▸ Activity:
Every record below must be written out exactly. Leave out the pictures.

▸ Records for this task:
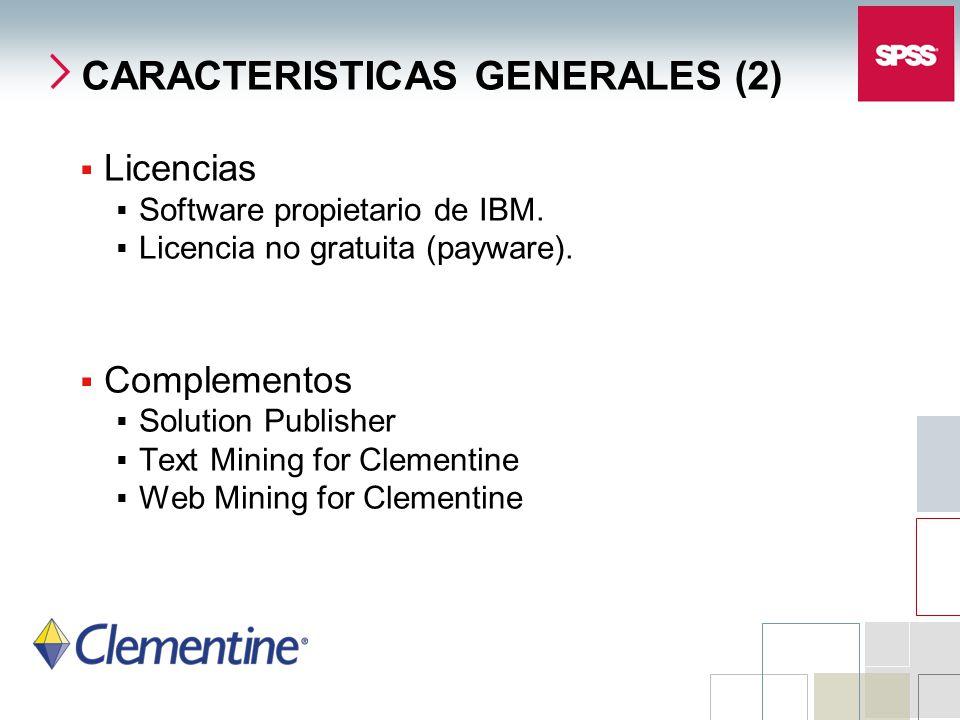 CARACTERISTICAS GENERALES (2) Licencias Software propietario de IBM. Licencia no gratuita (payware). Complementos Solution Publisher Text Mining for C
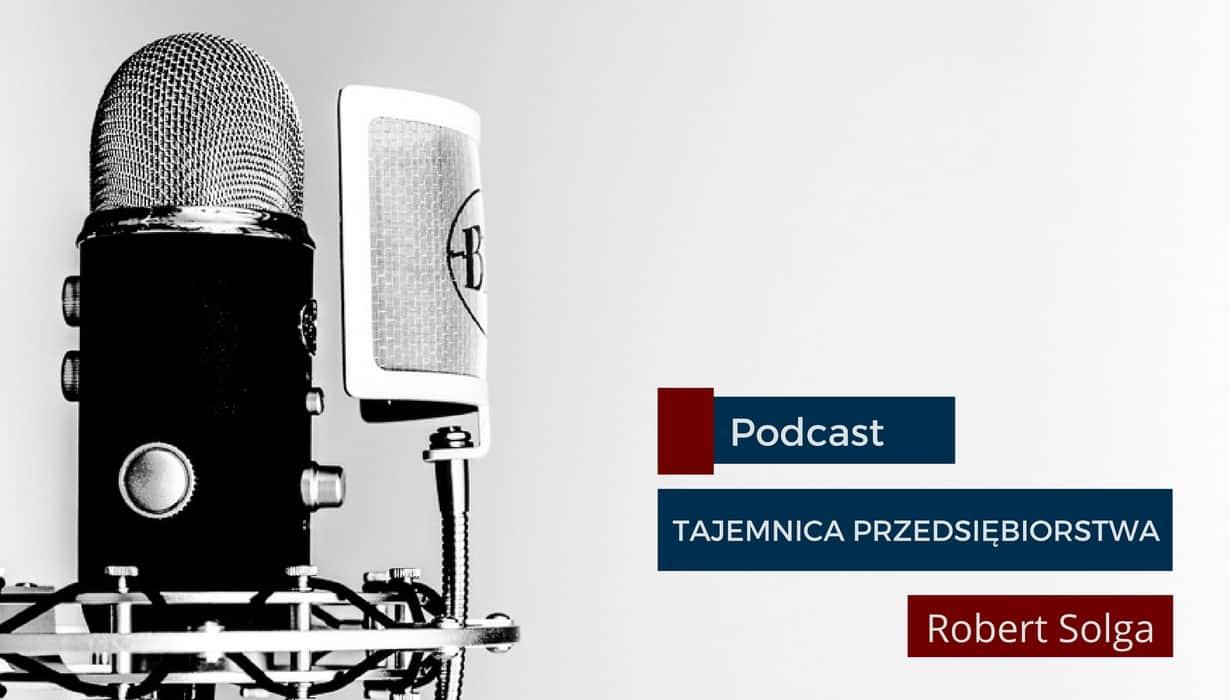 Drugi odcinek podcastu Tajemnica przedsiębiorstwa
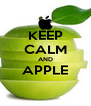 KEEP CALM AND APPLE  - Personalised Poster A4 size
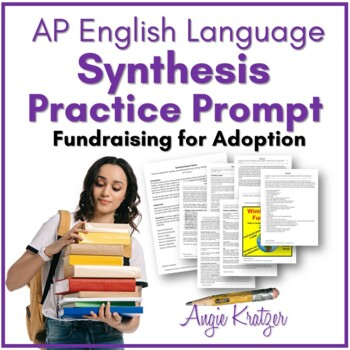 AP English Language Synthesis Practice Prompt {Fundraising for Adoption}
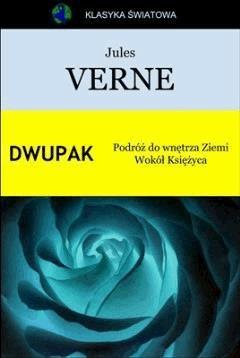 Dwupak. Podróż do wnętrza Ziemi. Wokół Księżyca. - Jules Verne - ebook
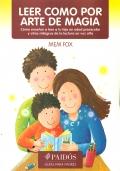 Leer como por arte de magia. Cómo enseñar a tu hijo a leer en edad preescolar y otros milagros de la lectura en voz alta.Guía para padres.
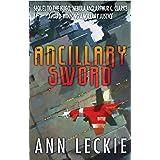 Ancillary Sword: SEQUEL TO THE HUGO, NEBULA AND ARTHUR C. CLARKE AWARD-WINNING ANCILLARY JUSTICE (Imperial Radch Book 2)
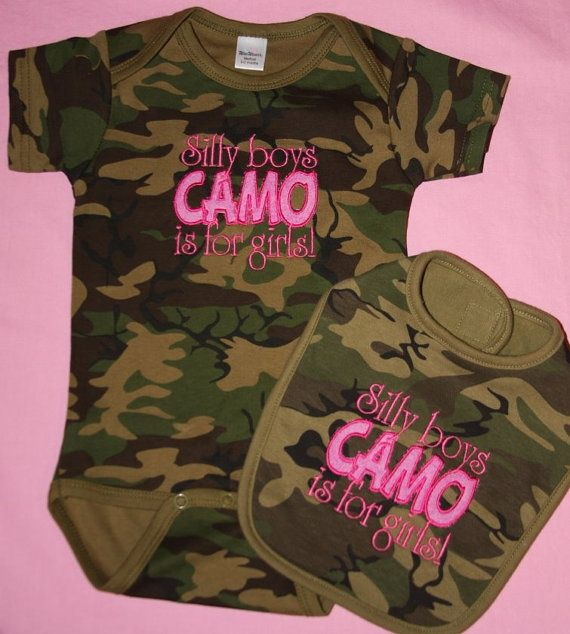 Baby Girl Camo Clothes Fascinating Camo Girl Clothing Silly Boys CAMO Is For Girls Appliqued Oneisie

▸ Solution for this exercise:
 CARACTERISTICAS GENERALES (2) Licencias Software propietario de IBM. Licencia no gratuita (payware). Complementos Solution Publisher Text Mining for C
 Drugi odcinek podcastu Tajemnica przedsiębiorstwa
 KEEP CALM AND APPLE  - Personalised Poster A4 size
 AP English Language Synthesis Practice Prompt {Fundraising for Adoption}
 Dwupak. Podróż do wnętrza Ziemi. Wokół Księżyca. - Jules Verne - ebook
 Leer como por arte de magia. Cómo enseñar a tu hijo a leer en edad preescolar y otros milagros de la lectura en voz alta.Guía para padres.
 Ancillary Sword: SEQUEL TO THE HUGO, NEBULA AND ARTHUR C. CLARKE AWARD-WINNING ANCILLARY JUSTICE (Imperial Radch Book 2)
 Baby Girl Camo Clothes Fascinating Camo Girl Clothing Silly Boys CAMO Is For Girls Appliqued Oneisie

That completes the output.